As most of the logic is in modules, to create another VPC in another environment or account, the top level directory can just be copied, the terraform.tfstate file removed and the details in terraform.tfvars updated.

Conclusion

Whilst a bunch of stuff in the current demo is more simplistic than a real infrastructure, it shows that Terraform can be used to bootstrap entire VPCs with non-trivial configurations.

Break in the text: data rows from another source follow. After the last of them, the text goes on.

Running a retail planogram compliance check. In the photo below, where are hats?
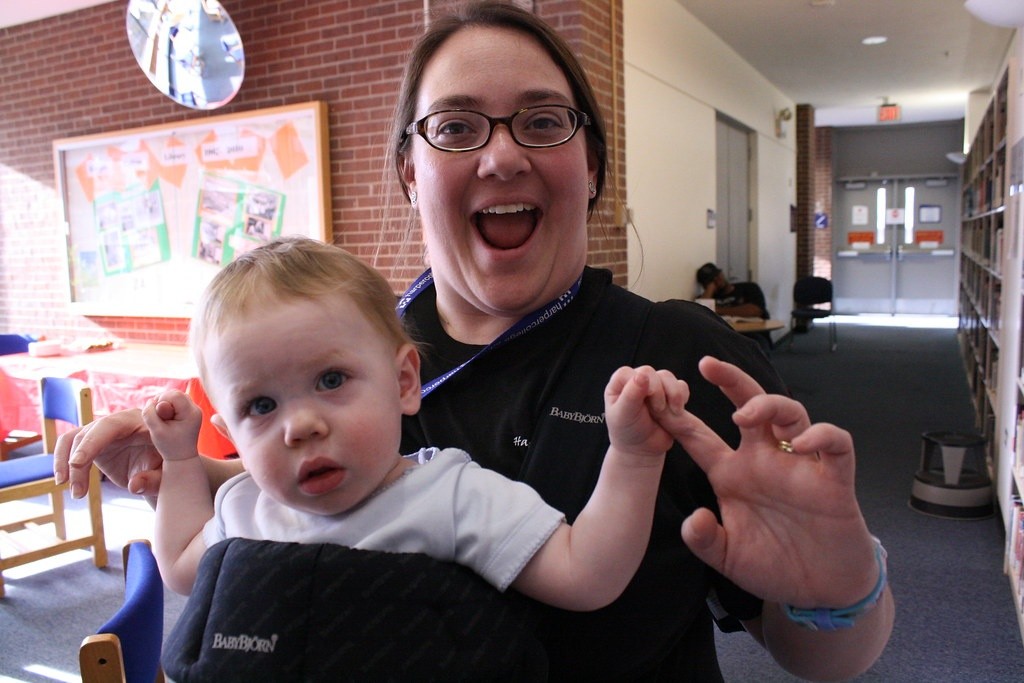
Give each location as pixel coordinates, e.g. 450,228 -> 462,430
697,264 -> 722,286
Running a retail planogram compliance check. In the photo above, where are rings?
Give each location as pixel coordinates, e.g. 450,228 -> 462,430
777,439 -> 805,454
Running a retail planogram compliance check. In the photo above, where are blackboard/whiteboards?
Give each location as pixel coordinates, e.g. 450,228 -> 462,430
53,102 -> 333,318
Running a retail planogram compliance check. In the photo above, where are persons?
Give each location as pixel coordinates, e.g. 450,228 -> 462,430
53,4 -> 895,679
694,263 -> 771,351
142,236 -> 691,680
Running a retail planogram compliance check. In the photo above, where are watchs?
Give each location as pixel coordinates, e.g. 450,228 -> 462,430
780,534 -> 891,632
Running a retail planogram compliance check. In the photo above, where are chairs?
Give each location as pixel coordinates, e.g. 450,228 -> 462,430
77,538 -> 169,682
0,375 -> 107,598
789,276 -> 838,351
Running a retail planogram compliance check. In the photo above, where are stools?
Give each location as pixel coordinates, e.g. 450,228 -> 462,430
908,426 -> 994,518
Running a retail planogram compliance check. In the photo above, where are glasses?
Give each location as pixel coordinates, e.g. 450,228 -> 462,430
400,104 -> 592,153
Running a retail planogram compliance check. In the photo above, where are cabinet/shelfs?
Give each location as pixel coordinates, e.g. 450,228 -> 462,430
954,55 -> 1024,650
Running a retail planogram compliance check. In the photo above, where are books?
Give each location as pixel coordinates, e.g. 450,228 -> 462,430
954,93 -> 1024,638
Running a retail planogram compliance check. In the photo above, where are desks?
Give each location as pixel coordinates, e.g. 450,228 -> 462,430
731,316 -> 787,333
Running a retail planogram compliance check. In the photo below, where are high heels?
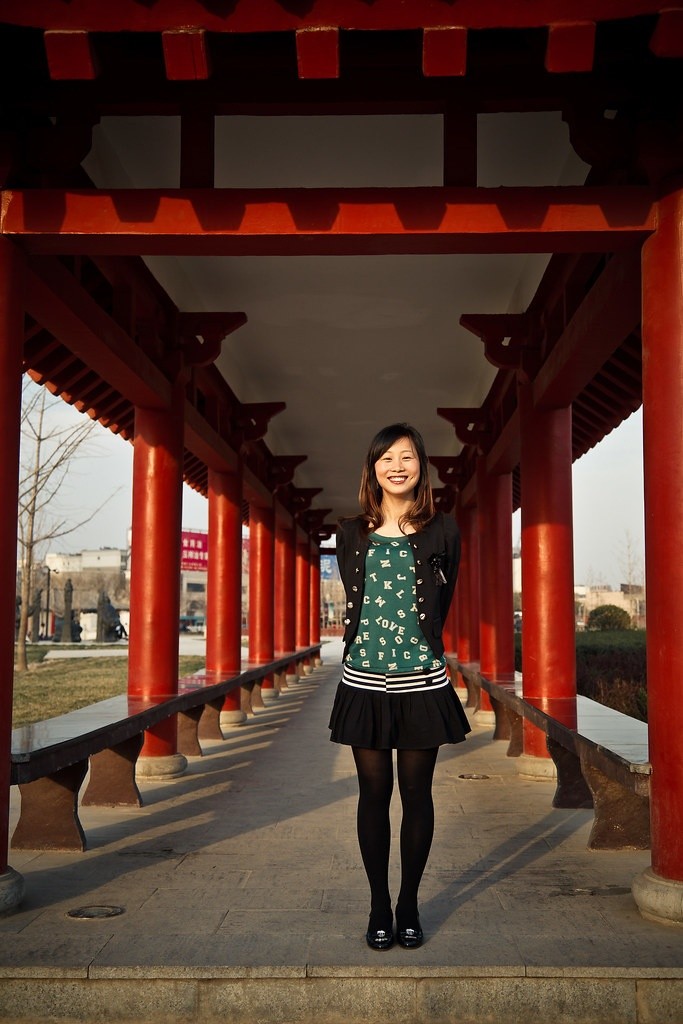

I haven’t (yet) installed anything ‘real’ other than a docker container and some iptables rules as cloud-init is a terrible config management mechanism! However the current example should be useful as a platform for jumping off from, either on top of pre-existing infrastructre and puppet masters/chef servers (add vpc peering or vpns), or with ssh based config management (ansible, salt).

What’s next?

In the next post (or rather, in my next set of hacking that I may or may not write up ;), I plan to use the infrastructure details of this subnet to test out the remote module feaure, try to get a puppetmaster (with EC2 tags as the ENC) up, and explore storing the state in consul.